Supplementary Figure 6. UMAP plot of the PBMC scRNA-seq dataset for ME/CFS. Cells were clustered and annotated as described elsewhere34. UMAP, uniform manifold approximation and projection; PBMC, peripheral blood mononuclear cell; NK, natural killer cell; Th, T helper cell; CTL, cytotoxic T lymphocyte; Treg, regulatory T cell; MAIT, mucosal-associated invariant T cell. The figure was adapted from Iu et al.34
Supplementary Figure 7. Gene expression patterns for ME/CFS genes in blood across 59 diseases. NS, not significant. P-value by two-sided t-test.
Supplementary Table 1. Prediction accuracy of different ME/CFS symptoms within the UK CureME cohort based on HEAL and HEAL2 risk scores.

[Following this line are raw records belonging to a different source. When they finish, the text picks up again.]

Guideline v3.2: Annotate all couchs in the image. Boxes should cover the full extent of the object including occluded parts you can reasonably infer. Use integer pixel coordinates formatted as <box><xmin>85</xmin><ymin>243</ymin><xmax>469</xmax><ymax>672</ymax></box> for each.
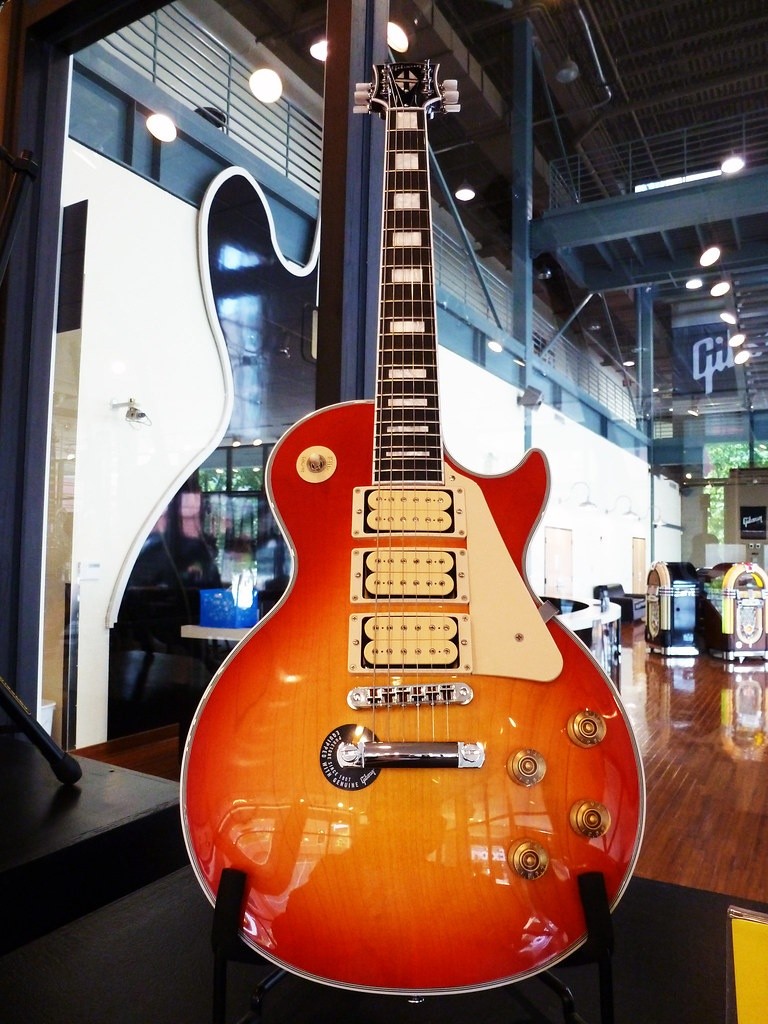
<box><xmin>594</xmin><ymin>584</ymin><xmax>646</xmax><ymax>625</ymax></box>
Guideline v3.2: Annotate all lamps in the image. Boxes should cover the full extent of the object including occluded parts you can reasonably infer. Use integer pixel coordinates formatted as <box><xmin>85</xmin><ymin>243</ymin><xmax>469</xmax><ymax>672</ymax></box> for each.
<box><xmin>387</xmin><ymin>17</ymin><xmax>418</xmax><ymax>57</ymax></box>
<box><xmin>452</xmin><ymin>178</ymin><xmax>478</xmax><ymax>204</ymax></box>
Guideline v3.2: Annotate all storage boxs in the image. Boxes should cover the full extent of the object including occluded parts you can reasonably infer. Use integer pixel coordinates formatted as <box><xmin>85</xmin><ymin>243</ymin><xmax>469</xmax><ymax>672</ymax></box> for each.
<box><xmin>200</xmin><ymin>589</ymin><xmax>258</xmax><ymax>628</ymax></box>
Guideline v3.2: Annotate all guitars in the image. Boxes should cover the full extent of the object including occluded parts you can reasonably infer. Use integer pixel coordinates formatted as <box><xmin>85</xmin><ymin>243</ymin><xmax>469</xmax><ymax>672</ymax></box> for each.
<box><xmin>176</xmin><ymin>53</ymin><xmax>649</xmax><ymax>995</ymax></box>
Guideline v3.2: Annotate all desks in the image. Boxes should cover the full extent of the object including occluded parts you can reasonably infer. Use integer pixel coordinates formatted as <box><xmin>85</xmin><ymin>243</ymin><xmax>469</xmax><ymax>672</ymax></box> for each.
<box><xmin>539</xmin><ymin>595</ymin><xmax>622</xmax><ymax>655</ymax></box>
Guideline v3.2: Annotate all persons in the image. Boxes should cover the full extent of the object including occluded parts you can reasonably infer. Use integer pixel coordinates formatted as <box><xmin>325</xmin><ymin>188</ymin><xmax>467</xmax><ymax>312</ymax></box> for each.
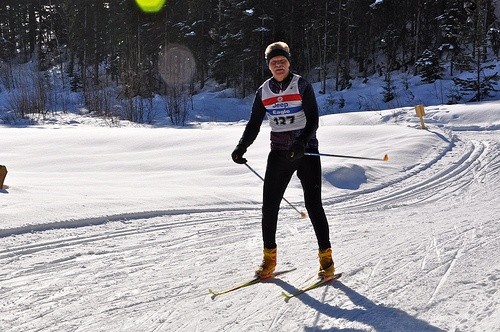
<box><xmin>231</xmin><ymin>42</ymin><xmax>334</xmax><ymax>276</ymax></box>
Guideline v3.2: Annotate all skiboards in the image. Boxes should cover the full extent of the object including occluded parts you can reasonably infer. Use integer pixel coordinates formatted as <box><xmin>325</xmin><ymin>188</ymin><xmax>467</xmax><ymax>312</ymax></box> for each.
<box><xmin>209</xmin><ymin>267</ymin><xmax>297</xmax><ymax>296</ymax></box>
<box><xmin>281</xmin><ymin>272</ymin><xmax>343</xmax><ymax>299</ymax></box>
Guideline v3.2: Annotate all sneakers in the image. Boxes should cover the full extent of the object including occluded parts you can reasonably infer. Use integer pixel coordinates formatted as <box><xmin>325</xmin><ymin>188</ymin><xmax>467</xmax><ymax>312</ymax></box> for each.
<box><xmin>317</xmin><ymin>247</ymin><xmax>335</xmax><ymax>277</ymax></box>
<box><xmin>255</xmin><ymin>247</ymin><xmax>277</xmax><ymax>276</ymax></box>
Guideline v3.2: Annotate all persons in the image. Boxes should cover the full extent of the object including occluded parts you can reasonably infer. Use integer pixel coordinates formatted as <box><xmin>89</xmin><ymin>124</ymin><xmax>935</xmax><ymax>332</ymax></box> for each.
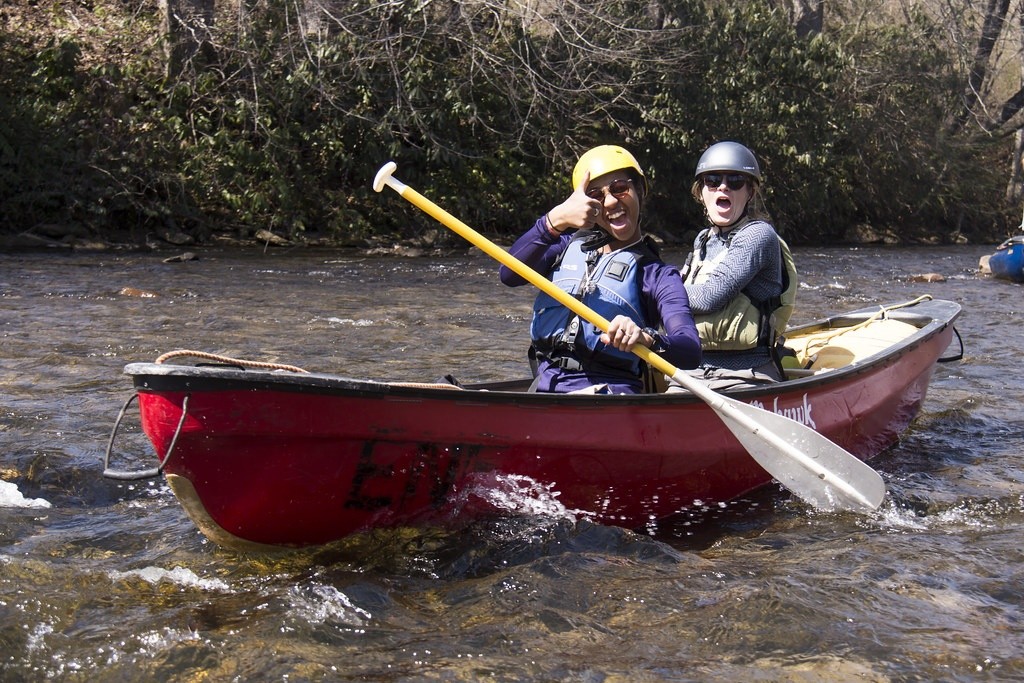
<box><xmin>497</xmin><ymin>144</ymin><xmax>705</xmax><ymax>392</ymax></box>
<box><xmin>665</xmin><ymin>142</ymin><xmax>800</xmax><ymax>394</ymax></box>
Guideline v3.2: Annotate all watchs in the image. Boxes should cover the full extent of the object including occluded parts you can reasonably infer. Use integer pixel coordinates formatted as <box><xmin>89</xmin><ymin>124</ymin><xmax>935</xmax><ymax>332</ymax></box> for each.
<box><xmin>640</xmin><ymin>327</ymin><xmax>661</xmax><ymax>353</ymax></box>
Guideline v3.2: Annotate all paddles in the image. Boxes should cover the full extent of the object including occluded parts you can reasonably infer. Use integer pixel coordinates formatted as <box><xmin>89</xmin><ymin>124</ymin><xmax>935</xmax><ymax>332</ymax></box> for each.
<box><xmin>371</xmin><ymin>161</ymin><xmax>885</xmax><ymax>514</ymax></box>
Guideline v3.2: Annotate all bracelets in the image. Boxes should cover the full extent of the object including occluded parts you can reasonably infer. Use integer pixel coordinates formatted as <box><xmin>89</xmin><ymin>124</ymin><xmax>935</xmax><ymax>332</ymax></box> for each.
<box><xmin>546</xmin><ymin>212</ymin><xmax>564</xmax><ymax>234</ymax></box>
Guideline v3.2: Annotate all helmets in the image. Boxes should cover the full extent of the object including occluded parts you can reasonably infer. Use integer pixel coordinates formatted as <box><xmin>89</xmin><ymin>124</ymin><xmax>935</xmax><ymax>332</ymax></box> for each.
<box><xmin>572</xmin><ymin>145</ymin><xmax>648</xmax><ymax>200</ymax></box>
<box><xmin>694</xmin><ymin>142</ymin><xmax>761</xmax><ymax>187</ymax></box>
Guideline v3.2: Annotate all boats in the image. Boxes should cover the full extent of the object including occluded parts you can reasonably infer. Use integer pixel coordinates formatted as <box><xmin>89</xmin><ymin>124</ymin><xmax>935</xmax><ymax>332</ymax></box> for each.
<box><xmin>103</xmin><ymin>292</ymin><xmax>963</xmax><ymax>561</ymax></box>
<box><xmin>978</xmin><ymin>237</ymin><xmax>1024</xmax><ymax>283</ymax></box>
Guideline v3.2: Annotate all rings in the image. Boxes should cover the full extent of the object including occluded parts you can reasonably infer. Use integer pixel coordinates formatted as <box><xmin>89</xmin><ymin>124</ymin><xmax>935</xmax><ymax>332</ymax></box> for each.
<box><xmin>593</xmin><ymin>208</ymin><xmax>600</xmax><ymax>217</ymax></box>
<box><xmin>625</xmin><ymin>333</ymin><xmax>632</xmax><ymax>338</ymax></box>
<box><xmin>617</xmin><ymin>328</ymin><xmax>625</xmax><ymax>335</ymax></box>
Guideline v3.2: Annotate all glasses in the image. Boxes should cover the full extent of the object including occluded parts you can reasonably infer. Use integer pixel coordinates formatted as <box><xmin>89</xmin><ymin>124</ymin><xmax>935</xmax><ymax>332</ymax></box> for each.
<box><xmin>701</xmin><ymin>171</ymin><xmax>747</xmax><ymax>192</ymax></box>
<box><xmin>585</xmin><ymin>178</ymin><xmax>635</xmax><ymax>205</ymax></box>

Acc, accuracy.
Supplementary Table 2. Genes prioritized by HEAL2.
Supplementary Table 3. 18 leading edge genes in GSEA of 115 ME/CFS genes in cytotoxic CD4 T cells. GSEA, gene set enrichment analysis.
Data Availability Statement
The whole-genome sequencing data have been made available on Synapse (Project SynID: syn64610522). All other data used in this study are publicly available and can be accessed through the original publications.